Blindsight
Peter Watts
Tor Books
Reviewed by: Terry
4 - 4.5 out of 5 stars
Wow. This was a tough one. It was a very good hard sf book that I don't think I'll be coming back to anytime soon. As others have said: "abandon all hope ye who enter here." A well written, excruciating exploration of the human "problem" where it turns out that it really is a problem. How do you take a book whose central premise seems to be that the development of self-awareness in human evolution was a wrong turn that wasn't meant to happen at all? That it was in fact contrary to the entire development of intelligence throughout the rest of the universe that only occurred due to a fluke in the evolution of a competing species? Talk about being alone in an uncaring reality. Watts manages to take Lovecraft's primary hobby horse and make it work in a way that is truly frightening in its utter nihilism. This isn't a scary universe because Watts tells us so (as it would have been had Lovecraft wrote the tale), it's scary because he shows us so.
Our primary filter for information is Siri Keeton, a man with literally only half a brain. Due to a childhood trauma he was essentially lobotomized and given computer processors to make up for what was removed. Siri obviously lost a lot during the process, but "gained" the ability to be the ultimate "Chinese Room" for humanity...for all that was worth. His whole life he has been trying to understand even 'baseline' humans and his facility with doing so, with looking at the human enigma on the surface and from the outside, and parsing it correctly has led him to become a professional conduit between these baseline humans and the posthuman entities they have created and made to work for them. He is a uniquely appropriate narrator for this tale as his very mode of existence showcases Watts' entire argument in microcosm; and interestingly his entire development as a character is the reverse of the development of the story and even of the universe itself. Siri's story starts and ends as a very lonely one, but for very different reasons.

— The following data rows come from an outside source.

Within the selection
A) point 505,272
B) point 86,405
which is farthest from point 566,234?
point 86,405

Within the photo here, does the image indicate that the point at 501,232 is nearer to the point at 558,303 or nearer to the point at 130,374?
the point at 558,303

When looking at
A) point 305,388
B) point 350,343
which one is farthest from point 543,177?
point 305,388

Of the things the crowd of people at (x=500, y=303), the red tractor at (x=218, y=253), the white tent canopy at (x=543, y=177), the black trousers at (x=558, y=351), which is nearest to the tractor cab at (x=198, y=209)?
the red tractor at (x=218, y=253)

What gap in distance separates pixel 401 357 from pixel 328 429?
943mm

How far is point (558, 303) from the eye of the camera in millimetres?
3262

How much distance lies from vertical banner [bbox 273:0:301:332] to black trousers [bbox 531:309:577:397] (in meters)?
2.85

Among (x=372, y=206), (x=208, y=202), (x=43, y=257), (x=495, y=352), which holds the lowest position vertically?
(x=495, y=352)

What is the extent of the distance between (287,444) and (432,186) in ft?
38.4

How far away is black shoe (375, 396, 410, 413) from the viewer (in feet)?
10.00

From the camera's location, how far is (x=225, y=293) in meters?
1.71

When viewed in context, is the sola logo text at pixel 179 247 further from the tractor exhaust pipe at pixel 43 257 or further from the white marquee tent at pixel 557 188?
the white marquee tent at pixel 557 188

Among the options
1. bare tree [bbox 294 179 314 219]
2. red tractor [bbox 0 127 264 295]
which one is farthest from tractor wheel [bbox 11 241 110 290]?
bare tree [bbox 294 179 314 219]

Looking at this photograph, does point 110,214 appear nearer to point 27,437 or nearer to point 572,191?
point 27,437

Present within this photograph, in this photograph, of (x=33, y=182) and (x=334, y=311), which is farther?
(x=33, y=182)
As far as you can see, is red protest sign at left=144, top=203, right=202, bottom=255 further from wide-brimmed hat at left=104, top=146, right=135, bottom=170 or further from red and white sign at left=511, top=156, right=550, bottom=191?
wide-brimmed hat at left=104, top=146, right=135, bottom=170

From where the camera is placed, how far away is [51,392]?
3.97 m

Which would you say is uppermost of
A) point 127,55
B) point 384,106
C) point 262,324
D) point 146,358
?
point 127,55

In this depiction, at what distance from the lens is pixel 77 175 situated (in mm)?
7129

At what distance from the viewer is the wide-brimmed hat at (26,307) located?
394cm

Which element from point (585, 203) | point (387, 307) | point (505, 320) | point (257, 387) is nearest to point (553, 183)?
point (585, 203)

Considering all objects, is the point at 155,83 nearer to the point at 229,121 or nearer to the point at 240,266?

Another fascinating element of the tale is the fairly unique use of vampires as an off-shoot sub-species of humanity originally destroyed due to humanity's self-awareness and then brought back by high science to be our servants. These are probably the most frightening vampires I've yet come across in fiction, not only because of the pseudo-scientific "plausibility", but primarily because of what we eventually discover about them in the story's conclusion.
I will say very little about "Rorschach", the alien entity with whom humanity attempts to communicate in this tale of first contact, except to say that the Lovecraftian enigma of its seeming indifference to human existence is truly chilling in its implications. Far more than any dreaming Cthulhu, Rorschach is an entity whose strangeness is truly to be feared.
All in all this was a rewarding, though deeply uncomfortable, read.